**任务目标**
在下面的分析文本里,用到的供应链数据来自哪种公司?

=== 分析文本 ===

前言
要分析一家公司的供应链,我们需要供应链不同阶段的数据,如有关采购、制造、运输、库存管理、销售和客户人口统计的数据。我为这项任务找到了一个理想的数据集,其中包括一家时尚和美容初创公司的供应链数据。
1. 相关数据集
让我们导入必要的 Python 库,开始执行供应链分析任务
import pandas as pd
import plotly.express as px
import plotly.io as pio
import plotly.graph_objects as go
pio.templates.default = "plotly_white"
data = pd.read_csv("supply_chain_data.csv")
print(data.head())

=== 记录列表 ===

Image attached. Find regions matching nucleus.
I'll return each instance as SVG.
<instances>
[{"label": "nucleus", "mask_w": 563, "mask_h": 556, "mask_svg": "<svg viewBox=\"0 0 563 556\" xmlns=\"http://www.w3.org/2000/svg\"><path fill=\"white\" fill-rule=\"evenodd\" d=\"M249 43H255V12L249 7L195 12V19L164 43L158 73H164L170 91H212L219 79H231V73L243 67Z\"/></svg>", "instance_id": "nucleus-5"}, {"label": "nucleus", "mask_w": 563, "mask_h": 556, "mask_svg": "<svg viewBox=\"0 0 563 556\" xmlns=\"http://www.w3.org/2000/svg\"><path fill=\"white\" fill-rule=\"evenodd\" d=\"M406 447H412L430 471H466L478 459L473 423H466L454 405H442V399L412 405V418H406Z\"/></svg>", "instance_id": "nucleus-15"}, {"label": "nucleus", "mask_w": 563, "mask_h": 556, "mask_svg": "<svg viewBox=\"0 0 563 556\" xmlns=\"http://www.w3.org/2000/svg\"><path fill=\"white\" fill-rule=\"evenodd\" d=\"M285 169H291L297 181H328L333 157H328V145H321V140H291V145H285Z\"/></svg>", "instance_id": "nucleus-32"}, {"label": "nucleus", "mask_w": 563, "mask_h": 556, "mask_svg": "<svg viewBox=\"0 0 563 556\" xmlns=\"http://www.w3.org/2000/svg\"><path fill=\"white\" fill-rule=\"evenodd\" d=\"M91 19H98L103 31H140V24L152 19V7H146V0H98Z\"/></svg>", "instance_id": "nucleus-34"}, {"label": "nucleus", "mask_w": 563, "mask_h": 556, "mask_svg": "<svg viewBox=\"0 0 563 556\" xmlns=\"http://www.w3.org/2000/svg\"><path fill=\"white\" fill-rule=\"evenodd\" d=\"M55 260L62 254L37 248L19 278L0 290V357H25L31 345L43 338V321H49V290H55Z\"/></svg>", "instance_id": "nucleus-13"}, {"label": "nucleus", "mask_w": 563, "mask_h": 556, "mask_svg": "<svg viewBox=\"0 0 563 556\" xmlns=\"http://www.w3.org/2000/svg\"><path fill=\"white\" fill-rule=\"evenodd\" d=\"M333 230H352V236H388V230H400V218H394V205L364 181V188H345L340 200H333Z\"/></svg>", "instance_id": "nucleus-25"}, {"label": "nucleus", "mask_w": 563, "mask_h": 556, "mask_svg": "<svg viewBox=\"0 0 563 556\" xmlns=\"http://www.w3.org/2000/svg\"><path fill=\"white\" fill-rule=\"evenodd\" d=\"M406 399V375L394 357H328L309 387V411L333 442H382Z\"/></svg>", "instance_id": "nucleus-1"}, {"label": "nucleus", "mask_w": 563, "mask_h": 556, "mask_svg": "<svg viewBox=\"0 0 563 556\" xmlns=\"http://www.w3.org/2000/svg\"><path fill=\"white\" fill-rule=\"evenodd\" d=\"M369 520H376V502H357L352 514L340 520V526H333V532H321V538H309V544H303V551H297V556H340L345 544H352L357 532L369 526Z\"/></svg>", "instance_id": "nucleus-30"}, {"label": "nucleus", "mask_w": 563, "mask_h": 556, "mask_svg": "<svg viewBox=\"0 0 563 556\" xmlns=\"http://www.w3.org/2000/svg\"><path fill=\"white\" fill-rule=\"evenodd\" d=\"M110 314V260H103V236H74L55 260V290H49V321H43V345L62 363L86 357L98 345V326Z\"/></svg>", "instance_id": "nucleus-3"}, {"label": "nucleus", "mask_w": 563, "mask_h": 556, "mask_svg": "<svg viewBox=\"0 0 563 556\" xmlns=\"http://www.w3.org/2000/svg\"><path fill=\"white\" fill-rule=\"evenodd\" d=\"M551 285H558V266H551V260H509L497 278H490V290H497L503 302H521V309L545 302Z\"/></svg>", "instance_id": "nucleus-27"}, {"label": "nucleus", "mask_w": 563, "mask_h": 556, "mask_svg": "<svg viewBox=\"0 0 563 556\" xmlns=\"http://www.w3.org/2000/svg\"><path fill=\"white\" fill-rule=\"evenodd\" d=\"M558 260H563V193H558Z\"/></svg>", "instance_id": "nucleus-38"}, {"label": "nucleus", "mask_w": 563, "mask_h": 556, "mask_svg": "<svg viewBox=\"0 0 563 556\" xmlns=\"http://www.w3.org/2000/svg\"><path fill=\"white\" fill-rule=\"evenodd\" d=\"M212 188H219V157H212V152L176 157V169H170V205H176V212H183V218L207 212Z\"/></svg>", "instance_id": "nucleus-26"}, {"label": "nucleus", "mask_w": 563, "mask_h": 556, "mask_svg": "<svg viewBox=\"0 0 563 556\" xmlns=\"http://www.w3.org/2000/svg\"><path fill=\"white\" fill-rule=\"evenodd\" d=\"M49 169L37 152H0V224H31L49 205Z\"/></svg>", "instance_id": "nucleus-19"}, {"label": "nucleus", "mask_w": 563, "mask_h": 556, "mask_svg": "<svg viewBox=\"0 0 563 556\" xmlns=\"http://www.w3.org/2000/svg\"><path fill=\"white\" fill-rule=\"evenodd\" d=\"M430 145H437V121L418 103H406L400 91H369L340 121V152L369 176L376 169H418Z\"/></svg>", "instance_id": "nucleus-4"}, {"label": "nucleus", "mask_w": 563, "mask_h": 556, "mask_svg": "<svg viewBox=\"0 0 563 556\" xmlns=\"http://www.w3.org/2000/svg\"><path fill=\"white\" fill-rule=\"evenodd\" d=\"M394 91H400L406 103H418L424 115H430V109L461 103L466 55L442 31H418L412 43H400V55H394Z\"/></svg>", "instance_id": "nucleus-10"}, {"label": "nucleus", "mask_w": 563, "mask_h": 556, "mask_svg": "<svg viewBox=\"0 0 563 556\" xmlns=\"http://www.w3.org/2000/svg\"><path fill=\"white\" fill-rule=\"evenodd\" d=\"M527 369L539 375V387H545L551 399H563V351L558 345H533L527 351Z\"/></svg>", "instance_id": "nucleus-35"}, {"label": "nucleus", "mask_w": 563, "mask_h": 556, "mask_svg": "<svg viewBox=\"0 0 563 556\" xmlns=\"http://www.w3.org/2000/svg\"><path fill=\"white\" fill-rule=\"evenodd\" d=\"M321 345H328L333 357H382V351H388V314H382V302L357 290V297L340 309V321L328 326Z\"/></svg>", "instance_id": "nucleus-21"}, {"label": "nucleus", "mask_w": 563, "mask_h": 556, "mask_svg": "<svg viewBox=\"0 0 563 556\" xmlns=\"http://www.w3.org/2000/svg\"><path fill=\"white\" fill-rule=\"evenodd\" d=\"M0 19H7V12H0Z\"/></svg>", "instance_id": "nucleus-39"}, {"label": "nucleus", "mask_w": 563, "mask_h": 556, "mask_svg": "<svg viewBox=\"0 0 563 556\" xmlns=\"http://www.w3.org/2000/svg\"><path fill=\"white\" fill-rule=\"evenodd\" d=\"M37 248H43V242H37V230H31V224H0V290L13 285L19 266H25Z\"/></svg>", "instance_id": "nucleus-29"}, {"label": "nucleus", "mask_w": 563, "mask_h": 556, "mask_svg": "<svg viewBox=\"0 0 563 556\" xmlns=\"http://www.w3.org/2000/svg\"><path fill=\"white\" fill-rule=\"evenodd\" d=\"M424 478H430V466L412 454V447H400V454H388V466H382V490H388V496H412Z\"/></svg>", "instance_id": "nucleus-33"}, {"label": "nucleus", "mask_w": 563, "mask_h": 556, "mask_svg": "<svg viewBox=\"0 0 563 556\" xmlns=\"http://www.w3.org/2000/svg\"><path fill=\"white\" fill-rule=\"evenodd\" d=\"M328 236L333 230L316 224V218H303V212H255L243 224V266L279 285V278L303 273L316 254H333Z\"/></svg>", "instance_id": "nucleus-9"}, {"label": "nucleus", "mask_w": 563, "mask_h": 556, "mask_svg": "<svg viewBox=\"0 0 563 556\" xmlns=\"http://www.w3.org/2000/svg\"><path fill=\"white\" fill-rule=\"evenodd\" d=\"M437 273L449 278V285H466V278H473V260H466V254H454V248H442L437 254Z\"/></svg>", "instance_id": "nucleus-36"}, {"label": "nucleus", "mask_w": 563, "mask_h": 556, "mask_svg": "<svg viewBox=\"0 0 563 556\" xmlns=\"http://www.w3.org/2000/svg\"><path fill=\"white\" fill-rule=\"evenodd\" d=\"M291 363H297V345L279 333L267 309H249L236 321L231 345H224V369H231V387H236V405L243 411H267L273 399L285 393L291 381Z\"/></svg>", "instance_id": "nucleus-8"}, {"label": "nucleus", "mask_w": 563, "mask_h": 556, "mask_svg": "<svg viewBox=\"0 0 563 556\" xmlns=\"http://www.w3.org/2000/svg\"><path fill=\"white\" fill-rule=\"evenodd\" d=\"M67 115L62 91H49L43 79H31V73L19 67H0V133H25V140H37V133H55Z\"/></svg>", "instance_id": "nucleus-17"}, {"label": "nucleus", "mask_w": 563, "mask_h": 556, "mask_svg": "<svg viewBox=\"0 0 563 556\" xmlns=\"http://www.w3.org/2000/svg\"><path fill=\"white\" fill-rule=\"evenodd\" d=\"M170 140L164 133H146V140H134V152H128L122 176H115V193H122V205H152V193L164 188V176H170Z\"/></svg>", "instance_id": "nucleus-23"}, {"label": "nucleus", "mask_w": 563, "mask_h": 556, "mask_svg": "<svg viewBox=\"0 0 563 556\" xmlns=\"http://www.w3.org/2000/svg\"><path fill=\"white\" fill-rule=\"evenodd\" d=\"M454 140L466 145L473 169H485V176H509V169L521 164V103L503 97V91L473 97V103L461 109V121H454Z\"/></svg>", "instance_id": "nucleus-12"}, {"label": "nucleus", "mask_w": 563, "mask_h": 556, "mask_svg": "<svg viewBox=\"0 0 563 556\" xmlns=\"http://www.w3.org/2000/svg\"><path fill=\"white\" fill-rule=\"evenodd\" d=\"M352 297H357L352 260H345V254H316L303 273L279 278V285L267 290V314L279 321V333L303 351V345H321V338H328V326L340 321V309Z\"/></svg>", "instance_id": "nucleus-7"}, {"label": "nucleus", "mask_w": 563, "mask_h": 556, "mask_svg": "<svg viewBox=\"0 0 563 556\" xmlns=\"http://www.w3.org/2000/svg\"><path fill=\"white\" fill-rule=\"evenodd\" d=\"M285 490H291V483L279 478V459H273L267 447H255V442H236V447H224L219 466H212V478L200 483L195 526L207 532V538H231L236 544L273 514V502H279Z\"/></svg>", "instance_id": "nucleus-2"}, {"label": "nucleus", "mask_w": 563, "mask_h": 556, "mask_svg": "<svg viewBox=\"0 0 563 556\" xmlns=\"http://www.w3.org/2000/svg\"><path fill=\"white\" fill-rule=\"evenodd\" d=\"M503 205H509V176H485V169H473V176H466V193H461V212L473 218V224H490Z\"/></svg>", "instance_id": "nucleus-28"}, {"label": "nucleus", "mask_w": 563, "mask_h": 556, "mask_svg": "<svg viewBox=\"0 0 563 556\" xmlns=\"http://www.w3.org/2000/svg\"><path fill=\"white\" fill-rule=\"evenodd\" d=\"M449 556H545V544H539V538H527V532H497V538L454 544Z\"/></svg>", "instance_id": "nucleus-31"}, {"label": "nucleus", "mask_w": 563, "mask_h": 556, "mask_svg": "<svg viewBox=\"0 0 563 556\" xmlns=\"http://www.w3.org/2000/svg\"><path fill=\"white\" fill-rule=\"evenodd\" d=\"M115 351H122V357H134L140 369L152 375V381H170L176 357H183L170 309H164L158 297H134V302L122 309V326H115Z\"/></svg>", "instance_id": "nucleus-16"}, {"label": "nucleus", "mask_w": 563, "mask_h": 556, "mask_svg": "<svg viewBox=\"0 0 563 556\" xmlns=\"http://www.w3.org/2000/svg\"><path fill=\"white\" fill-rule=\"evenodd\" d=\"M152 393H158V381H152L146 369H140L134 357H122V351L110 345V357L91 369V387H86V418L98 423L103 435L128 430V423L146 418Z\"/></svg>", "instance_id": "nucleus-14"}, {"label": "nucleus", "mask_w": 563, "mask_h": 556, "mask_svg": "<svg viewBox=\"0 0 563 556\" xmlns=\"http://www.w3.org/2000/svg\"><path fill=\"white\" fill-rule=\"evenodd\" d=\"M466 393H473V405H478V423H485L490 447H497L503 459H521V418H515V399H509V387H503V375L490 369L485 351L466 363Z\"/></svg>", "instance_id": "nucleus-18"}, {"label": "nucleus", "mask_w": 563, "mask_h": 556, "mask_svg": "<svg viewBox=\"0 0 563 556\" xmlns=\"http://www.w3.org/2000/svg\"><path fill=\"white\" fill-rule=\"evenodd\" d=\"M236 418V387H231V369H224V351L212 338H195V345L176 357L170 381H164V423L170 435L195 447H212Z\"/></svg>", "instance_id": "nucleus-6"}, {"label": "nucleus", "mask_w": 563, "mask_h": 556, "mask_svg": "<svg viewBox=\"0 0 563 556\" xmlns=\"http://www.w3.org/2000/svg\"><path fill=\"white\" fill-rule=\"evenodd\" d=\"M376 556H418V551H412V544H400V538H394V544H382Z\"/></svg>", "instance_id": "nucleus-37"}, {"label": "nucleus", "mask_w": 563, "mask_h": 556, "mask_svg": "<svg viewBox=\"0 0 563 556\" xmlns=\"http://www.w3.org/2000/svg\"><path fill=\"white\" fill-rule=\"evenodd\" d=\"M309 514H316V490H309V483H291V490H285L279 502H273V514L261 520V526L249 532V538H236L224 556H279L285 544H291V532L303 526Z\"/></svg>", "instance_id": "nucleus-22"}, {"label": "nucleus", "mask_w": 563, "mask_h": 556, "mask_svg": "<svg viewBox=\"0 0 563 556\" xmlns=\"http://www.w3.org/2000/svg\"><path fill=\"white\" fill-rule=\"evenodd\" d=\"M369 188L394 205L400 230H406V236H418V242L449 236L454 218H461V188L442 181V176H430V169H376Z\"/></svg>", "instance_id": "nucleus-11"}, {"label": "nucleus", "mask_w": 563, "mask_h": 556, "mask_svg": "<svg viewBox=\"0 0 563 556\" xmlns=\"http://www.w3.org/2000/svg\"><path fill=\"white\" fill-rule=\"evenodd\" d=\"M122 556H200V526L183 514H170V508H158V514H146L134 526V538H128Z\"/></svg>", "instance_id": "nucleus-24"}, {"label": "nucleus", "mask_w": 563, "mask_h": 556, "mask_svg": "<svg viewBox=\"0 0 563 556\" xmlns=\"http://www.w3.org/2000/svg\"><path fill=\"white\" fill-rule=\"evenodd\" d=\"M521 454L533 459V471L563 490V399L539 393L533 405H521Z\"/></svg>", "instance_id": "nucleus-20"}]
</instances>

===

**任务结果**
一家时尚和美容初创公司。